Identifying and Addressing Sociocultural Concerns
Recognizing that sociocultural factors strongly influence program success, the Army made it a priority to examine these issues. Accordingly, Lieutenant General William Campbell, the Army's Chief Information Officer, asked researchers in RAND's Force Development and Technology Program in the Arroyo Center to address the social, legal, and ethical (sociocultural) implications of Army-mandated use of biometrics. RAND staff worked closely with Mr. Phillip Loranger, the Director of the Army's Biometrics Office and his staff in the Office of the Secretary of the Army Director of Information Systems C4.
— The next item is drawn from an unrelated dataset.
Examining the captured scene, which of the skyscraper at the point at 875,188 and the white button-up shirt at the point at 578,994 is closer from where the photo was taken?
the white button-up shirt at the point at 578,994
Research Questions and Key Findings
The RAND Biometric Team's approach included:
Assembling a multidisciplinary team
Reviewing the literature on biometric technology
Interviewing biometric program experts
Interviewing legal/ethics experts
Testing results in a workshop
The RAND team assessed the distinctiveness and intrusiveness of various biometric techniques, such as fingerprint, facial, speaker, and iris recognition. They also identified three key sociocultural concerns: 1) information privacy, 2) physical privacy, and 3) religious objections.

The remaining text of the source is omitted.